§ **Work to complete**
Could you pull every line from the items below and reproduce each one unchanged?

..............................

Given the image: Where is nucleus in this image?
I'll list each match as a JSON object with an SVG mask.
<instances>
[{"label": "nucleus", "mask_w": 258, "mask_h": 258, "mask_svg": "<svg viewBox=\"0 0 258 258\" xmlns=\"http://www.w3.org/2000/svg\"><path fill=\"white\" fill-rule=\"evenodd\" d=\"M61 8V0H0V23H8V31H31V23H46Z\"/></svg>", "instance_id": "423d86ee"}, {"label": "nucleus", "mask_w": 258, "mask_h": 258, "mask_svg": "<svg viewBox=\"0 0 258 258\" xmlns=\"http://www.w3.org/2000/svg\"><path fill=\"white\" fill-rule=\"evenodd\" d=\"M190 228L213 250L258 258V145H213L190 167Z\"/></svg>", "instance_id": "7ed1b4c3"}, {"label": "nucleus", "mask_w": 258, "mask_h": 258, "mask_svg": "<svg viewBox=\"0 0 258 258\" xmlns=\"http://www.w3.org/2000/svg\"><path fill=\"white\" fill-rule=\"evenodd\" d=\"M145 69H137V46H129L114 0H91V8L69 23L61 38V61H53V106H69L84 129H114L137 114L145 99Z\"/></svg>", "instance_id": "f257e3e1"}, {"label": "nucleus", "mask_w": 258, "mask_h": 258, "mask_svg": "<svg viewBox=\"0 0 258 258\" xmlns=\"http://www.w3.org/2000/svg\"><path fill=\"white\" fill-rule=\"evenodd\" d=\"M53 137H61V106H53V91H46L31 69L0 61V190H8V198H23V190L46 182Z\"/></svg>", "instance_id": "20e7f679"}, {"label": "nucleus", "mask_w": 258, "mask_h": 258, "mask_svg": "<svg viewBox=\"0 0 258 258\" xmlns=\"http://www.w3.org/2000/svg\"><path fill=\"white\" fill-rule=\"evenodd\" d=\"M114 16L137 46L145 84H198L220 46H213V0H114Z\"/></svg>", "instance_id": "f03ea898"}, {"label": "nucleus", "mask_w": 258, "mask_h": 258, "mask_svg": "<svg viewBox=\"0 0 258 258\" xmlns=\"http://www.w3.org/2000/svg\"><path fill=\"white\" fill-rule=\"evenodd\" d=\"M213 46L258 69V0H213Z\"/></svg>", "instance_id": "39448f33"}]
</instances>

..............................

§ **Result of the exercise**
Given the image: Where is nucleus in this image?
I'll list each match as a JSON object with an SVG mask.
<instances>
[{"label": "nucleus", "mask_w": 258, "mask_h": 258, "mask_svg": "<svg viewBox=\"0 0 258 258\" xmlns=\"http://www.w3.org/2000/svg\"><path fill=\"white\" fill-rule=\"evenodd\" d=\"M61 8V0H0V23H8V31H31V23H46Z\"/></svg>", "instance_id": "423d86ee"}, {"label": "nucleus", "mask_w": 258, "mask_h": 258, "mask_svg": "<svg viewBox=\"0 0 258 258\" xmlns=\"http://www.w3.org/2000/svg\"><path fill=\"white\" fill-rule=\"evenodd\" d=\"M190 228L213 250L258 258V145H213L190 167Z\"/></svg>", "instance_id": "7ed1b4c3"}, {"label": "nucleus", "mask_w": 258, "mask_h": 258, "mask_svg": "<svg viewBox=\"0 0 258 258\" xmlns=\"http://www.w3.org/2000/svg\"><path fill=\"white\" fill-rule=\"evenodd\" d=\"M145 69H137V46H129L114 0H91V8L69 23L61 38V61H53V106H69L84 129H114L137 114L145 99Z\"/></svg>", "instance_id": "f257e3e1"}, {"label": "nucleus", "mask_w": 258, "mask_h": 258, "mask_svg": "<svg viewBox=\"0 0 258 258\" xmlns=\"http://www.w3.org/2000/svg\"><path fill=\"white\" fill-rule=\"evenodd\" d=\"M53 137H61V106H53V91H46L31 69L0 61V190H8V198H23V190L46 182Z\"/></svg>", "instance_id": "20e7f679"}, {"label": "nucleus", "mask_w": 258, "mask_h": 258, "mask_svg": "<svg viewBox=\"0 0 258 258\" xmlns=\"http://www.w3.org/2000/svg\"><path fill=\"white\" fill-rule=\"evenodd\" d=\"M114 16L137 46L145 84H198L220 46H213V0H114Z\"/></svg>", "instance_id": "f03ea898"}, {"label": "nucleus", "mask_w": 258, "mask_h": 258, "mask_svg": "<svg viewBox=\"0 0 258 258\" xmlns=\"http://www.w3.org/2000/svg\"><path fill=\"white\" fill-rule=\"evenodd\" d=\"M213 46L258 69V0H213Z\"/></svg>", "instance_id": "39448f33"}]
</instances>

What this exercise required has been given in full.